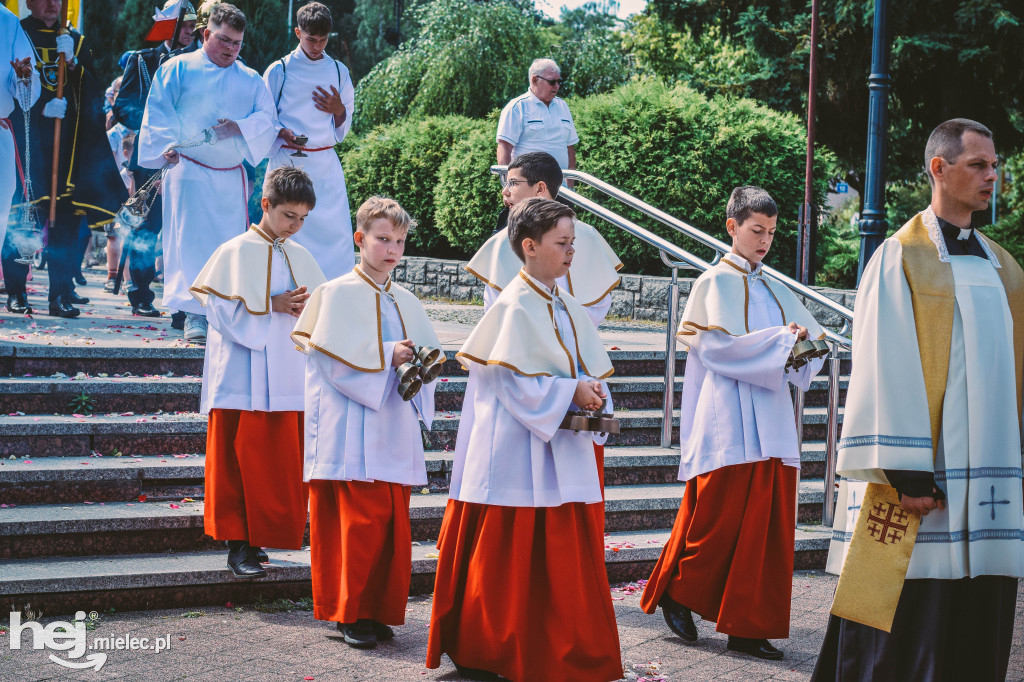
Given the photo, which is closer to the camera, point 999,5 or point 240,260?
point 240,260

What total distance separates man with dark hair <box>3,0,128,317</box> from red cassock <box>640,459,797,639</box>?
19.8 ft

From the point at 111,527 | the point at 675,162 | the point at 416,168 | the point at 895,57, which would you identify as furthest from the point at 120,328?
the point at 895,57

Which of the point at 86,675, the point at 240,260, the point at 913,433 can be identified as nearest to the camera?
the point at 913,433

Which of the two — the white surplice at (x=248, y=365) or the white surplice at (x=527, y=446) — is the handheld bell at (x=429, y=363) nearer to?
the white surplice at (x=527, y=446)

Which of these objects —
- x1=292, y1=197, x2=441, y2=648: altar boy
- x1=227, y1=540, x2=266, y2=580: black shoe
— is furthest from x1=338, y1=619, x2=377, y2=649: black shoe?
x1=227, y1=540, x2=266, y2=580: black shoe

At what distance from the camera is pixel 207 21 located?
8.00 m

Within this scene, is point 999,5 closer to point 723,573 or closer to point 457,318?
point 457,318

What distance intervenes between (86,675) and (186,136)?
4668mm

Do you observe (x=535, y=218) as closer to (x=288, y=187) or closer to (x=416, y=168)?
(x=288, y=187)

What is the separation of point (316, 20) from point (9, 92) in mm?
2908

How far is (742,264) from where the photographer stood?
5.37 m

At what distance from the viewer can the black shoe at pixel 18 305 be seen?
910cm

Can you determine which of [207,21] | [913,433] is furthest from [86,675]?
[207,21]

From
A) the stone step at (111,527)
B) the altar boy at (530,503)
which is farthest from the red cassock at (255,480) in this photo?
the altar boy at (530,503)
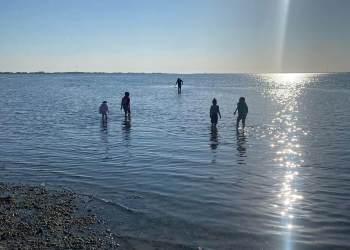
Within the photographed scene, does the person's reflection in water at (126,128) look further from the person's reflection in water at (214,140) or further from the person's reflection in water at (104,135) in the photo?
the person's reflection in water at (214,140)

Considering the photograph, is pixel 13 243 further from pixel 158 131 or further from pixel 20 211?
pixel 158 131

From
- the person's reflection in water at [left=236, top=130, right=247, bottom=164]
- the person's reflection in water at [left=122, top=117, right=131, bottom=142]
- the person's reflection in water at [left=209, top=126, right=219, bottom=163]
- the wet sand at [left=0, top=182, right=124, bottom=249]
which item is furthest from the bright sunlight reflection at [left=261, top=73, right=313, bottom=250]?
the person's reflection in water at [left=122, top=117, right=131, bottom=142]

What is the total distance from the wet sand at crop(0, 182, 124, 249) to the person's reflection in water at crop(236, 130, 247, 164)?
6.87 m

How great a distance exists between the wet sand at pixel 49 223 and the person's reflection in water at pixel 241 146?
6865 mm

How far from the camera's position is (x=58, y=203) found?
10406 mm

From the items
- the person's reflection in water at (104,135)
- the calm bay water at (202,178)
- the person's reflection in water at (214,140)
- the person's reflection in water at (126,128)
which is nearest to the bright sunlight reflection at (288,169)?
the calm bay water at (202,178)

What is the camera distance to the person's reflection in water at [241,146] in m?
16.1

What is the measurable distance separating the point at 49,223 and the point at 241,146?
11.4 metres

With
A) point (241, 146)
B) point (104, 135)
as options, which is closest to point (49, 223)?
point (241, 146)

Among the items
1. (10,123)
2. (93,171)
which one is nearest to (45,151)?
(93,171)

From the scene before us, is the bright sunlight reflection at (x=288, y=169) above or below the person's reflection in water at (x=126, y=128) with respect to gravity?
above

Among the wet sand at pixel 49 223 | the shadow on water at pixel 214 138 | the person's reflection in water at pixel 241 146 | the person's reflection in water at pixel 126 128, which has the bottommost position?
the person's reflection in water at pixel 126 128

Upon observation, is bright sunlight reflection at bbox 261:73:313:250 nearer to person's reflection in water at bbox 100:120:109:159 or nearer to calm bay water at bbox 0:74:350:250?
calm bay water at bbox 0:74:350:250

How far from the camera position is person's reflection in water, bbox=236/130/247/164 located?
16141mm
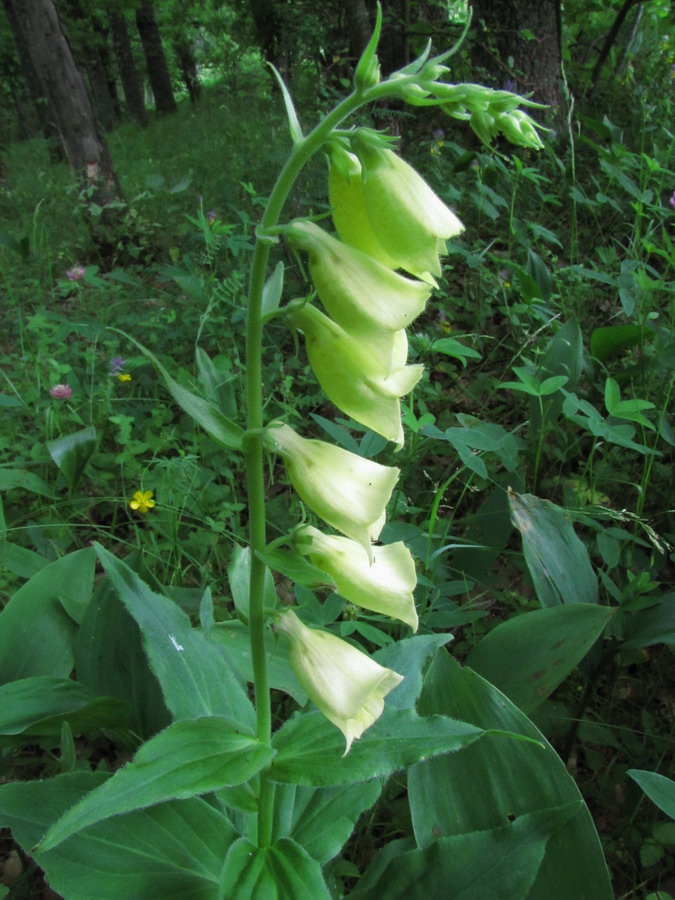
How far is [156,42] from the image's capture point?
62.5 feet

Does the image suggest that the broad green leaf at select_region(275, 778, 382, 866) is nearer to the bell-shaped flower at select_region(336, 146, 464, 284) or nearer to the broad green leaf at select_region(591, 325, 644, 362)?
the bell-shaped flower at select_region(336, 146, 464, 284)

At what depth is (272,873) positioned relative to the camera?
141cm

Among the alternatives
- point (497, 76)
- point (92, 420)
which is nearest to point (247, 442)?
point (92, 420)

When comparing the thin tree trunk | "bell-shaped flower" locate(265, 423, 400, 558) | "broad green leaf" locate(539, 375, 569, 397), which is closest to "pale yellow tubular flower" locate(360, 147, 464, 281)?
"bell-shaped flower" locate(265, 423, 400, 558)

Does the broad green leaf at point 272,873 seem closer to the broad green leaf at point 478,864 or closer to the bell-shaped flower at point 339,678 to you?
the broad green leaf at point 478,864

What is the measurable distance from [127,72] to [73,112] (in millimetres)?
16726

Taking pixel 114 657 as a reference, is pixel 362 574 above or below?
above

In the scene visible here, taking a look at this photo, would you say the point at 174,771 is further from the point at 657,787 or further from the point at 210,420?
the point at 657,787

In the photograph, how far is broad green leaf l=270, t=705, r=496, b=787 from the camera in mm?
1301

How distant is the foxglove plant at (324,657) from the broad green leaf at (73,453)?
1027mm

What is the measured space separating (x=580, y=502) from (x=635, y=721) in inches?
26.7

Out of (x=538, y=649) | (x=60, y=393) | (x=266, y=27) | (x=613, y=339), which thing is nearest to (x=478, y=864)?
(x=538, y=649)

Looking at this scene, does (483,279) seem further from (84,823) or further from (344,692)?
(84,823)

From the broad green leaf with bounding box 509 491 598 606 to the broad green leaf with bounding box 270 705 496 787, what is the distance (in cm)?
73
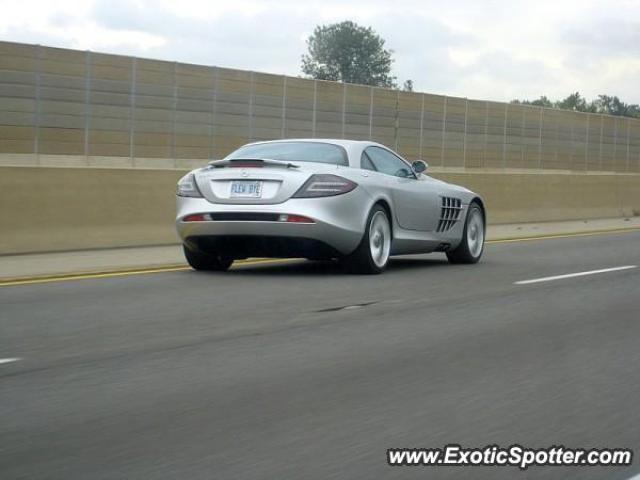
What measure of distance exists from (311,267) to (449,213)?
1782 millimetres

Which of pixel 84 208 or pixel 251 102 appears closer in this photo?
pixel 84 208

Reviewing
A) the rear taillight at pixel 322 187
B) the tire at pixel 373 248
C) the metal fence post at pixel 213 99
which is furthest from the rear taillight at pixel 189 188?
the metal fence post at pixel 213 99

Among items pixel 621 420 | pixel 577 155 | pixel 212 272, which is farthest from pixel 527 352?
pixel 577 155

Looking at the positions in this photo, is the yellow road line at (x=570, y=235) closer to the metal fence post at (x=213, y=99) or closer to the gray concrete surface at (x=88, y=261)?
the metal fence post at (x=213, y=99)

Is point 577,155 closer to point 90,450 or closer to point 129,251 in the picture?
point 129,251

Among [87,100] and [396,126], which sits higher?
[396,126]

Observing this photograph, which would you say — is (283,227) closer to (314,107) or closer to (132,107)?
(132,107)

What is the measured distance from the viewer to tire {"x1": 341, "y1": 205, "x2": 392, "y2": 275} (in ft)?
41.5

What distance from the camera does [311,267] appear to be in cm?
1407

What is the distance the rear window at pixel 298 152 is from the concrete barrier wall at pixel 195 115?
6.66 metres

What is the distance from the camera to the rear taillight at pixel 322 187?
12258 millimetres

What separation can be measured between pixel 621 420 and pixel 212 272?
7418mm

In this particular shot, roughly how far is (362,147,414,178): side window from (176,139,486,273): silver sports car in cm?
2

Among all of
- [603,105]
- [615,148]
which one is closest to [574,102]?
[603,105]
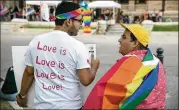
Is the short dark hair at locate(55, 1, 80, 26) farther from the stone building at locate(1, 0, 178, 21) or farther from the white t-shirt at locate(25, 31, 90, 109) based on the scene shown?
the stone building at locate(1, 0, 178, 21)

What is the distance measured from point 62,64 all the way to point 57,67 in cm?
5

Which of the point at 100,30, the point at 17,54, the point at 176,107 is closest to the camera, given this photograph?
the point at 17,54

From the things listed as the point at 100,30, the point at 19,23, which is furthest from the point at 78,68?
the point at 19,23

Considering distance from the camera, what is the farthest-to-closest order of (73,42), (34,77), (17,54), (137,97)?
(17,54) < (34,77) < (73,42) < (137,97)

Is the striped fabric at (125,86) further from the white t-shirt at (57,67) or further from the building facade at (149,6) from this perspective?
the building facade at (149,6)

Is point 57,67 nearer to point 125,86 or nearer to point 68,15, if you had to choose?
point 68,15

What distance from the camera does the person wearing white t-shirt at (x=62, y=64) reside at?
297 centimetres

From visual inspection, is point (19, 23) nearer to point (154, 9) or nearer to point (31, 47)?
point (154, 9)

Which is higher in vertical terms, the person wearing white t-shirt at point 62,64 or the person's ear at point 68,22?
the person's ear at point 68,22

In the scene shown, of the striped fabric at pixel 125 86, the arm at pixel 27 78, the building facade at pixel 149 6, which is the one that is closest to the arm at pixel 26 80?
the arm at pixel 27 78

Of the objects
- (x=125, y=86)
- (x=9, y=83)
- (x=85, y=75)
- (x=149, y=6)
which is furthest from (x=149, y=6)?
(x=125, y=86)

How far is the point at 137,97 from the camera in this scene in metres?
2.76

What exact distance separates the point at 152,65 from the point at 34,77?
97 centimetres

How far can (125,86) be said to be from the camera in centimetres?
274
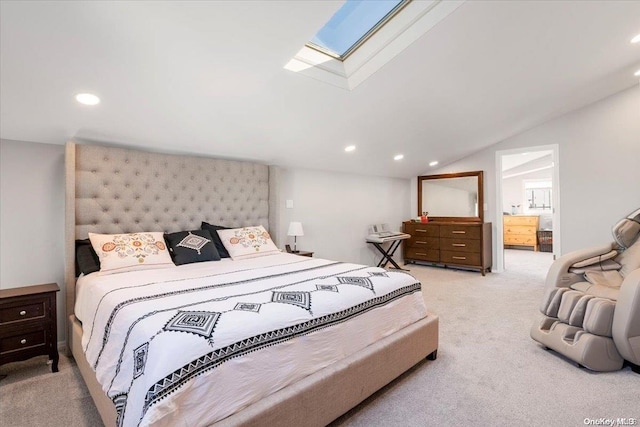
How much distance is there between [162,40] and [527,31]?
105 inches

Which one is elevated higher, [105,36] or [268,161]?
[105,36]

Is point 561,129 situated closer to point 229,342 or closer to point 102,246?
point 229,342

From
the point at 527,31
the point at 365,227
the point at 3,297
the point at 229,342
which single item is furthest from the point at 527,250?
the point at 3,297

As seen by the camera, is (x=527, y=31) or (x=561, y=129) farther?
(x=561, y=129)

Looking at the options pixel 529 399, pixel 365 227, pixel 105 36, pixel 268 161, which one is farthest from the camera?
pixel 365 227

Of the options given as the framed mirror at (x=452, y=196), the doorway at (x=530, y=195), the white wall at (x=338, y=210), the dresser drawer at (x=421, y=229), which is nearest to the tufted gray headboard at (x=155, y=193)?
the white wall at (x=338, y=210)

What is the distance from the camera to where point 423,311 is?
2254 millimetres

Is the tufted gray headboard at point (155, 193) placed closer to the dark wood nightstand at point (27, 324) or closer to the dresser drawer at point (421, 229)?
the dark wood nightstand at point (27, 324)

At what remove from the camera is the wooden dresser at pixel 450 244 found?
5.11 metres

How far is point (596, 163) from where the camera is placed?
430 centimetres

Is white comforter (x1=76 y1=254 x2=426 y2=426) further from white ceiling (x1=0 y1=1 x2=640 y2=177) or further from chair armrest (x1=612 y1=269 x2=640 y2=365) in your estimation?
white ceiling (x1=0 y1=1 x2=640 y2=177)

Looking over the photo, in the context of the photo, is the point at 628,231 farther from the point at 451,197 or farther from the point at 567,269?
the point at 451,197

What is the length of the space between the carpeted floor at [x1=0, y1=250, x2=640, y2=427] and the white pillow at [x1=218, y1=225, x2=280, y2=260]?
148 cm

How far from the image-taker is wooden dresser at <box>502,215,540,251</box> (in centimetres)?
784
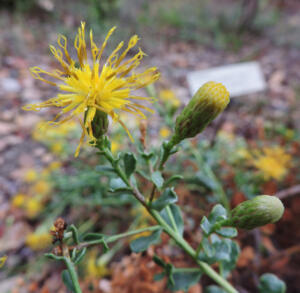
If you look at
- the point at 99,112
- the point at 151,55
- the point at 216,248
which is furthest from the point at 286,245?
the point at 151,55

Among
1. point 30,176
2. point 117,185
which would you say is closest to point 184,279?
point 117,185

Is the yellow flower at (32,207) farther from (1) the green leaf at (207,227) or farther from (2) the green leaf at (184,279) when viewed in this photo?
(1) the green leaf at (207,227)

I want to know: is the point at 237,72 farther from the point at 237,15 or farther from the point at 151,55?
the point at 237,15

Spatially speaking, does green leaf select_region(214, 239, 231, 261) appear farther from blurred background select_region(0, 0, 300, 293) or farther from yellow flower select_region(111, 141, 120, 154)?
yellow flower select_region(111, 141, 120, 154)

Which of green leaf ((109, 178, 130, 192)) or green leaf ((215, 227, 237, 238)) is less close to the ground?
green leaf ((109, 178, 130, 192))

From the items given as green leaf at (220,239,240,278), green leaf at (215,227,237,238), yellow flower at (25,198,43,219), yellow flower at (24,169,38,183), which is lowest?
green leaf at (220,239,240,278)

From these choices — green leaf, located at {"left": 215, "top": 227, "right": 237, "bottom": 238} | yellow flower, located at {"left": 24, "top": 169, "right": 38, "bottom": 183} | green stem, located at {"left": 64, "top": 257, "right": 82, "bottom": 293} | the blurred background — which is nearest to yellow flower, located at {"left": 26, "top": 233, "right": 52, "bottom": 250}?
the blurred background

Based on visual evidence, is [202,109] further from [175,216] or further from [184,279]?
[184,279]
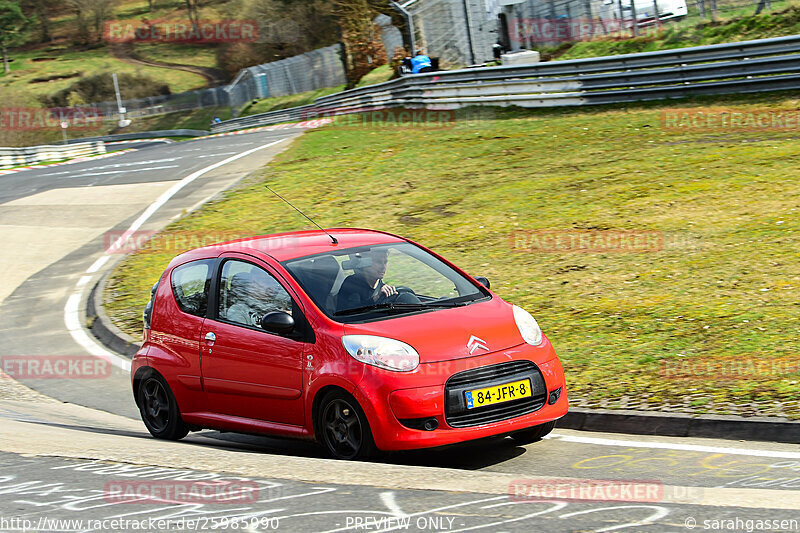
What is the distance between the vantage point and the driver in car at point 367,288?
6809 millimetres

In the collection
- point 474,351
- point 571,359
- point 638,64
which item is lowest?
point 571,359

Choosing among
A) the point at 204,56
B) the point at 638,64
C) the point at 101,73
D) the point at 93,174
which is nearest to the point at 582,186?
the point at 638,64

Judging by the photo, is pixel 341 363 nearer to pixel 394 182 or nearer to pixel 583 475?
pixel 583 475

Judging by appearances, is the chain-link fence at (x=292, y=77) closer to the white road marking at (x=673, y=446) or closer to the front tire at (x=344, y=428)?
the white road marking at (x=673, y=446)

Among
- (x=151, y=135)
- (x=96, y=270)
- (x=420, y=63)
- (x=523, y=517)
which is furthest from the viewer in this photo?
(x=151, y=135)

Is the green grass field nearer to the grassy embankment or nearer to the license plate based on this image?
the license plate

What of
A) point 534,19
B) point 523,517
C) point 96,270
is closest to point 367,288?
point 523,517

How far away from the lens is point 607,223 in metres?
13.6

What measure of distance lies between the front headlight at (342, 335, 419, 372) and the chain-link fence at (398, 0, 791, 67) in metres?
22.1

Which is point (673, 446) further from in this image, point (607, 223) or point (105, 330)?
point (105, 330)

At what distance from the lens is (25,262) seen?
58.8 feet

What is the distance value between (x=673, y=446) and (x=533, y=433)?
96cm

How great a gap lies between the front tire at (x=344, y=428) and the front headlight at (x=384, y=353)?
290 millimetres

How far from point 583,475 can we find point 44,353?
851 cm
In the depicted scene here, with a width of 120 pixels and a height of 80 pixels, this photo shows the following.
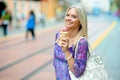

__________

Written exercise
Report how many of the rows above contain the word "concrete", treating uppercase and lowercase letters as different, and reply with the number alone.

Reply
2